Mit zwei heiteren Märchen
beschlossen die Erzählerinnen den Märchenabend. Man sollte mit dem
Wünschen immer vorsichtig umgehen, zu groß ist die Gefahr, dass ein unbedacht
geäußerter Wunsch auch in Erfüllung geht. Dies lehrte das Märchen von den drei
Wünschen. Ein Spiegel kann zu großen Missverständnissen führen, je nachdem, wer
in den Spiegel schaut. So kann aus einem lieben Freund plötzlich weibliche
Konkurrenz werden.
Die liebevolle musikalische Begleitung von Susanne Engel an
der Harfe und Rainer Engel mit verschiedenen Gongs untermalte die Märchen und
führte stimmungsvoll zur nächsten Erzählung.
18. Bopfinger Märchenabend
Am Vorabend des Muttertags laden Ute Hommel, Helga Schwarting und Carmen Stumpf zum 18. Bopfinger Märchenabend ins Museum im Seelhaus in Bopfingen. Um 19 Uhr erzählen sie Märchen von Liebe, Treue und Sehnsucht. Musikalisch werden sie von Susanne Engel an der Harfe und Rainer Engel am Gong begleitet.

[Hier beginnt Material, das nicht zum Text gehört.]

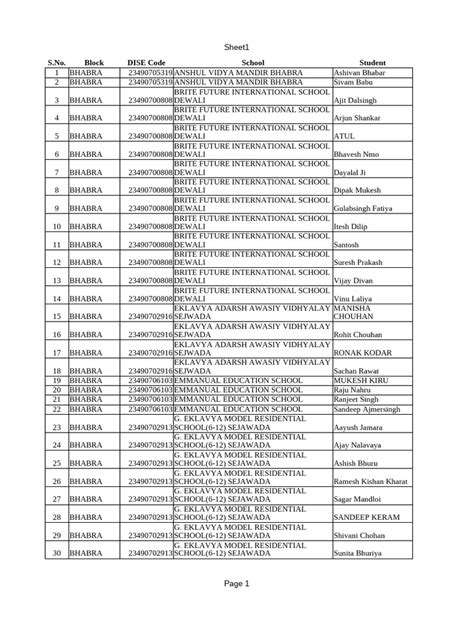 Sheet1

| S.No. | Block | DISE Code | School | Student |
|---|---|---|---|---|
| 1 | BHABRA | 23490705319 | ANSHUL VIDYA MANDIR BHABRA | Ashivan Bhabar |
| 2 | BHABRA | 23490705319 | ANSHUL VIDYA MANDIR BHABRA | Sivam Babu |
| 3 | BHABRA | 23490700808 | BRITE FUTURE INTERNATIONAL SCHOOL DEWALI | Ajit Dalsingh |
| 4 | BHABRA | 23490700808 | BRITE FUTURE INTERNATIONAL SCHOOL DEWALI | Arjun Shankar |
| 5 | BHABRA | 23490700808 | BRITE FUTURE INTERNATIONAL SCHOOL DEWALI | ATUL |
| 6 | BHABRA | 23490700808 | BRITE FUTURE INTERNATIONAL SCHOOL DEWALI | Bhavesh Nmo |
| 7 | BHABRA | 23490700808 | BRITE FUTURE INTERNATIONAL SCHOOL DEWALI | Dayalal Ji |
| 8 | BHABRA | 23490700808 | BRITE FUTURE INTERNATIONAL SCHOOL DEWALI | Dipak Mukesh |
| 9 | BHABRA | 23490700808 | BRITE FUTURE INTERNATIONAL SCHOOL DEWALI | Gulabsingh Fatiya |
| 10 | BHABRA | 23490700808 | BRITE FUTURE INTERNATIONAL SCHOOL DEWALI | Itesh Dilip |
| 11 | BHABRA | 23490700808 | BRITE FUTURE INTERNATIONAL SCHOOL DEWALI | Santosh |
| 12 | BHABRA | 23490700808 | BRITE FUTURE INTERNATIONAL SCHOOL DEWALI | Suresh Prakash |
| 13 | BHABRA | 23490700808 | BRITE FUTURE INTERNATIONAL SCHOOL DEWALI | Vijay Divan |
| 14 | BHABRA | 23490700808 | BRITE FUTURE INTERNATIONAL SCHOOL DEWALI | Vinu Laliya |
| 15 | BHABRA | 23490702916 | EKLAVYA ADARSH AWASIY VIDHYALAY SEJWADA | MANISHA CHOUHAN |
| 16 | BHABRA | 23490702916 | EKLAVYA ADARSH AWASIY VIDHYALAY SEJWADA | Rohit Chouhan |
| 17 | BHABRA | 23490702916 | EKLAVYA ADARSH AWASIY VIDHYALAY SEJWADA | RONAK KODAR |
| 18 | BHABRA | 23490702916 | EKLAVYA ADARSH AWASIY VIDHYALAY SEJWADA | Sachan Rawat |
| 19 | BHABRA | 23490706103 | EMMANUAL EDUCATION SCHOOL | MUKESH KIRU |
| 20 | BHABRA | 23490706103 | EMMANUAL EDUCATION SCHOOL | Raju Nahru |
| 21 | BHABRA | 23490706103 | EMMANUAL EDUCATION SCHOOL | Ranjeet Singh |
| 22 | BHABRA | 23490706103 | EMMANUAL EDUCATION SCHOOL | Sandeep Ajmersingh |
| 23 | BHABRA | 23490702913 | G. EKLAVYA MODEL RESIDENTIAL SCHOOL(6-12) SEJAWADA | Aayush Jamara |
| 24 | BHABRA | 23490702913 | G. EKLAVYA MODEL RESIDENTIAL SCHOOL(6-12) SEJAWADA | Ajay Nalavaya |
| 25 | BHABRA | 23490702913 | G. EKLAVYA MODEL RESIDENTIAL SCHOOL(6-12) SEJAWADA | Ashish Bhuru |
| 26 | BHABRA | 23490702913 | G. EKLAVYA MODEL RESIDENTIAL SCHOOL(6-12) SEJAWADA | Ramesh Kishan Kharat |
| 27 | BHABRA | 23490702913 | G. EKLAVYA MODEL RESIDENTIAL SCHOOL(6-12) SEJAWADA | Sagar Mandloi |
| 28 | BHABRA | 23490702913 | G. EKLAVYA MODEL RESIDENTIAL SCHOOL(6-12) SEJAWADA | SANDEEP KERAM |
| 29 | BHABRA | 23490702913 | G. EKLAVYA MODEL RESIDENTIAL SCHOOL(6-12) SEJAWADA | Shivani Chohan |
| 30 | BHABRA | 23490702913 | G. EKLAVYA MODEL RESIDENTIAL SCHOOL(6-12) SEJAWADA | Sunita Bhuriya |

Page 1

Was den Bopfinger Märchenabend so besonders macht, sind neben den ganz besonderen Märchen auch immer die Köstlichkeiten, die in der Pause serviert werden. Jedesmal lassen sich die Erzählerinnen etwas Passendes einfallen. So darf man auch diesmal gespannt sein, was zum Thema "Liebe" so alles auf den Tisch kommt.
Der Eintritt beträgt 8 Euro (Abendkasse) Ein Vorverkauf ist nicht nötig.
Was den Bopfinger Märchenabend so besonders macht, sind neben den ganz besonderen Märchen auch immer die Köstlichkeiten, die in der Pause serviert werden. Jedesmal lassen sich die Erzählerinnen etwas Passendes einfallen. So darf man auch diesmal gespannt sein, was zum Thema "Liebe" so alles auf den Tisch kommt.
Der Eintritt beträgt 8 Euro (Abendkasse) Ein Vorverkauf ist nicht nötig.
"Kostbarkeiten" - ein Märchenspaziergang
Mit einem Märchenspaziergang endeten die 6. Neresheimer Märchentage. Bei strahlendem Frühlingswetter warteten Kinder, Eltern und Großeltern auf die Dinge, die da kommen sollten. Ute Hommel und Carmen Stumpf erzählten Märchen, anschließend mussten die Kinder kleine Aufgaben bewältigen. An den noch munter sprudelnden Quellen der Egau erfuhren die Kinder vom armen Korbmacher und den Quellen der Schönheit, der Klugheit und des Reichtums. Und wahrhaftig - sie entdeckten drei Quellen. Ob es die genannten waren?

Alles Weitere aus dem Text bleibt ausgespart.